Get specific part from url origin with JS

Question

I have to extract a specific part from an url origin. But I can't seem to figure out a good and fail proof way to do this

For example, this is my url: http://site.domain.com

I need to know what "domain" is used. How do I get this part from the url 100% of the time?

My first thought was to split it between the "." but then I thought about what could happen if someone uses a http://www.site.domain.com link. That would mean it wouldn't work.

Further explanation:

I currently have 2 website which both have a differend domain name. I have to get the information about which page is loaded, based on the "domain" name in the url.

Thanks in regard!

Answer 1

Split by / using split("/") :

 function getDomain(url){ var arr = url.split("."); return arr[arr.length - 2]; } console.log(getDomain('http://site.domain.com')); console.log(getDomain('http://www.site.domain.com')); 

Answer 2

You could split it by "." and get the next to last text of your string.

 var str = 'http://www.site.domain.com'; var domain = str.split('.'); console.log(domain[domain.length-2]); 

Later Edit

To provide further fail proof, you can get the latest text between .com and the first dot before it.

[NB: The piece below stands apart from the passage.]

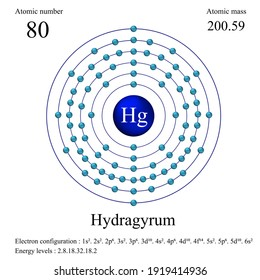 Hydragyrum atomic, Mercury atomic, structure has atomic number, atomic mass, electron configuration and energy levels.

This will work in case you have another dot in your URL, for example: 'http://www.site.domain.com/post/test.asp' .

 var str = 'http://www.site.domain.com/post/test.asp'; var preComLink = str.substr(0, str.indexOf('.com')); var preDomainIndex = preComLink.lastIndexOf('.'); var domain = preComLink.substr(preDomainIndex + 1, str.indexOf('com')); console.log(domain); 

Answer 3

split the full domain name on dot and than take element before last element.

 var url = 'http://www.site.domain.com'; var array = url.split("."); var lengthOfArray = array.length; var domain = array[lengthOfArray-2]; console.log(domain); 

Answer 4

 let code = (function(){ return{ getDomain: function(url){ var slpitDomainURL = url.split("."); var lengthOfArray = slpitDomainURL.length; var domain = slpitDomainURL[lengthOfArray-2]; return domain; } } })(); console.log(code.getDomain('http://www.google.com')); console.log(code.getDomain('http://www.facebook.com'));